Ce qu’il faut retenir :
- En Class40, Jonas Gerkens (Volvo) a annoncé son abandon officiel. Son état de santé, sa voile J1 déchirée et son pilote automatique défaillant ont convaincu le navigateur belge de prendre cette douloureuse décision. Il fait actuellement route vers Lorient.

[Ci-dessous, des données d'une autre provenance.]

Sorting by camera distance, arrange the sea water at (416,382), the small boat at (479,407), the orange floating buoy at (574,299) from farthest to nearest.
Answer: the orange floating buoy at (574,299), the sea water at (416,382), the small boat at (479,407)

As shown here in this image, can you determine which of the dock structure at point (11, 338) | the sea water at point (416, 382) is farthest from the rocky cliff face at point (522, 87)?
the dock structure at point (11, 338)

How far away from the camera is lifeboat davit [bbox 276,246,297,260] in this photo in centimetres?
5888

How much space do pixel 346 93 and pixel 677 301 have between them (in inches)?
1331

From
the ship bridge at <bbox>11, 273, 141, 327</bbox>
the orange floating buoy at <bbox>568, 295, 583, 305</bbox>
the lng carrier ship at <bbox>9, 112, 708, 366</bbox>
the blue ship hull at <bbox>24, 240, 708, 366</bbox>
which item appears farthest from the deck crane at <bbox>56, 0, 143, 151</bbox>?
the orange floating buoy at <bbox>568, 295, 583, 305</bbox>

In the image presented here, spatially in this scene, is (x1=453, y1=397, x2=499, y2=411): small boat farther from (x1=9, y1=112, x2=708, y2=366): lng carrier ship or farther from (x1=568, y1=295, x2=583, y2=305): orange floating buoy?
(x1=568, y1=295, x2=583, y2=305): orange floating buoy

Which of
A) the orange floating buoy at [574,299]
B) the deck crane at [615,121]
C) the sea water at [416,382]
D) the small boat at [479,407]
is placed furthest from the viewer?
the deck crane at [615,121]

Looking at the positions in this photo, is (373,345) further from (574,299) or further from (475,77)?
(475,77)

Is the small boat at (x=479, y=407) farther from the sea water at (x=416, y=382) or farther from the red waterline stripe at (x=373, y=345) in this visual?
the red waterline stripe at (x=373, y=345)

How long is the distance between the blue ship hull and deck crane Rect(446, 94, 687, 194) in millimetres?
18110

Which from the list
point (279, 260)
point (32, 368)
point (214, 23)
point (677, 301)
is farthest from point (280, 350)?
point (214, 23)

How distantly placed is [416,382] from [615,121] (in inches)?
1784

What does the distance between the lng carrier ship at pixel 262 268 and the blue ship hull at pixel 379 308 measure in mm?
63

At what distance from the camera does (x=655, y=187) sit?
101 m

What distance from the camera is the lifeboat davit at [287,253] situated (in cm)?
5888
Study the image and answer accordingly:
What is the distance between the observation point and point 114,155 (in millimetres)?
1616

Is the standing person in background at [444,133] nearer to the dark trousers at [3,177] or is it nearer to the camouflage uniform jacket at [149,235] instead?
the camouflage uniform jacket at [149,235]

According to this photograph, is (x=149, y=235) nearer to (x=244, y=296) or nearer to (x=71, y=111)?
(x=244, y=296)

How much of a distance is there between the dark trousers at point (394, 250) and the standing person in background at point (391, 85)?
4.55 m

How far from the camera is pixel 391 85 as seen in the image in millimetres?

Il reste 129 marins en course.
- Confronté à des problèmes techniques, Emmanuel Hammez, le skipper du Class40 Viranga, se déroute vers un port qui n’a pas encore été déterminé.
- Philippe Poupon (FLO), concurrent de la catégorie des Rhum Multi, est en approche de La Corogne où il va effectuer un arrêt technique afin de tenter de régler un problème de trinquette d’étai.
- Revenu à Lorient jeudi soir pour réparer sa dérive cassée, le skipper du Maxi Banque Populaire XI, Armel Le Cléac’h, doit reprendre la course ce samedi 12 novembre, sans ambitions sportives, mais avec la motivation de finir l’histoire.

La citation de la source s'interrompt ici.